デルモ=グリムが指揮を任された部隊である。
情報収集部隊、副隊長──ヤハナ=シャナ。
索敵部隊、隊長──シシリア=リース。
獣戦士特攻隊、副隊長──セラ=シェルム。
本来の情報収集部隊に加え、他の隊から隊長と副隊長を合わせた特殊部隊であった。
そんな特殊部隊が偶然にも見つけた者達こそ、聖職者協会本部から地下に移動した教皇ダルムンドと信徒達であった。
街全体が水に飲まれながらも、凄まじい速度で一定の地域から水が無くなる事実がシシリアにより、確認される。
その調査の為、地下水路を魔石で照らし合わせる事となり、ダルムンド達を発見する事に繋がったのである。
相手の詳細までは掴めない状況でありながらも、移動する人員の配置と人数からウォルベアの重要人物であると判断したのだ。

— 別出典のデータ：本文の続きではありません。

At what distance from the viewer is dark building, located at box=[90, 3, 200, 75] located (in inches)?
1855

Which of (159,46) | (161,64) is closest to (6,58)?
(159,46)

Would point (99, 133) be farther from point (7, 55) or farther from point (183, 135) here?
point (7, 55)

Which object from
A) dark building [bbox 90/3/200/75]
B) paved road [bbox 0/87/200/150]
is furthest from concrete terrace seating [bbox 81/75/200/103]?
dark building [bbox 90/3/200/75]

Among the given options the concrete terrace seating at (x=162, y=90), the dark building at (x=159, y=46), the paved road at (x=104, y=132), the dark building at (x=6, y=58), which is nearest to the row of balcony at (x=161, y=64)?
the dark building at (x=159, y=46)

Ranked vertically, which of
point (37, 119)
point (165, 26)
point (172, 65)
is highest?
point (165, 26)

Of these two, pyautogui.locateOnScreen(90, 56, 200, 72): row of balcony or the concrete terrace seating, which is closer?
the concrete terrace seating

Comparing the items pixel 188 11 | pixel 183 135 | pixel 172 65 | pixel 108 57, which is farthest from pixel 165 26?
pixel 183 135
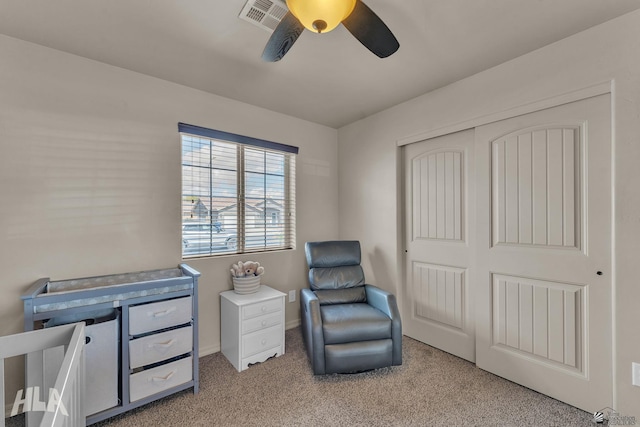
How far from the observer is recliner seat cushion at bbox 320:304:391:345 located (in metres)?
2.10

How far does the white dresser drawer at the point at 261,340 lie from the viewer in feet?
7.44

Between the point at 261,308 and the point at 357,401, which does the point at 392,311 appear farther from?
the point at 261,308

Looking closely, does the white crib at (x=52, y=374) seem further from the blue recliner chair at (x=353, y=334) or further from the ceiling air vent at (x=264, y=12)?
the ceiling air vent at (x=264, y=12)

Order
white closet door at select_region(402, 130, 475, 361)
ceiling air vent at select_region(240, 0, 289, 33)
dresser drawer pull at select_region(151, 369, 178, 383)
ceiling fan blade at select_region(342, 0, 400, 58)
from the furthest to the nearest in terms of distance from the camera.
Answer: white closet door at select_region(402, 130, 475, 361) → dresser drawer pull at select_region(151, 369, 178, 383) → ceiling air vent at select_region(240, 0, 289, 33) → ceiling fan blade at select_region(342, 0, 400, 58)

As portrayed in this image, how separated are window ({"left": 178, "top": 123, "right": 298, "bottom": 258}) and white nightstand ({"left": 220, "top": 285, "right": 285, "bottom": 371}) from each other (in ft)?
1.82

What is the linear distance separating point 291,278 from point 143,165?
1.81m

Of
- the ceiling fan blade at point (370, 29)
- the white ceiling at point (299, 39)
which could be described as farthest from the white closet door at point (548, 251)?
the ceiling fan blade at point (370, 29)

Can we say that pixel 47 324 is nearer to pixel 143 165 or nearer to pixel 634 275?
pixel 143 165

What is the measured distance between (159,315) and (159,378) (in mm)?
416

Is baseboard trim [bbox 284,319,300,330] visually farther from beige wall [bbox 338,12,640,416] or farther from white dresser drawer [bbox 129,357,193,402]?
white dresser drawer [bbox 129,357,193,402]

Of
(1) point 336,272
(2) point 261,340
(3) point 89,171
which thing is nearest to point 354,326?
(1) point 336,272

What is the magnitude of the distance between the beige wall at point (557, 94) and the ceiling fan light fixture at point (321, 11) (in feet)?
5.09

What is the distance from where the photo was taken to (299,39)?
1786mm
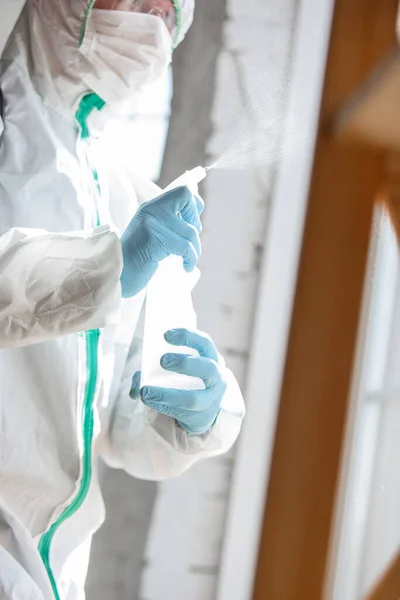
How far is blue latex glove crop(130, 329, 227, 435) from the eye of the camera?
0.99m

人数事態が少数であれば、敵は手練れであると可能性があるとして、特殊部隊の全員が捕縛、または殲滅を目的として網を張っていたのである。
そして、その時がやって来る。
「相手がポイントに入りました。作戦通りにお願いします、シャナ副隊長」
「わかってる。確りと出入口を塞がせてもらう」
シャナは影の壁を通路に作り、地下水路の逃げ道を塞ぐ。
事態に気づいた教皇ダルムンド達は慌てて、次の通路に向けて駆け出していく。
その瞬間、地上から巨大な拳が地下に向けて振り下ろされる。
地上から大きく開けられた穴から次々に地下に向かって黒猫の特殊部隊が駆け出していく。
逃げ場のない地下水路に広がる空間、次々に姿を現す団員達に印された黒猫のマーク、それは教皇ダルムンドと信徒達の逃亡への希望が断ち切られた状態となる。
地下水路に姿を現したグリムは、目の前に恐れ震える信徒達の姿に幻滅したように溜め息を吐いた。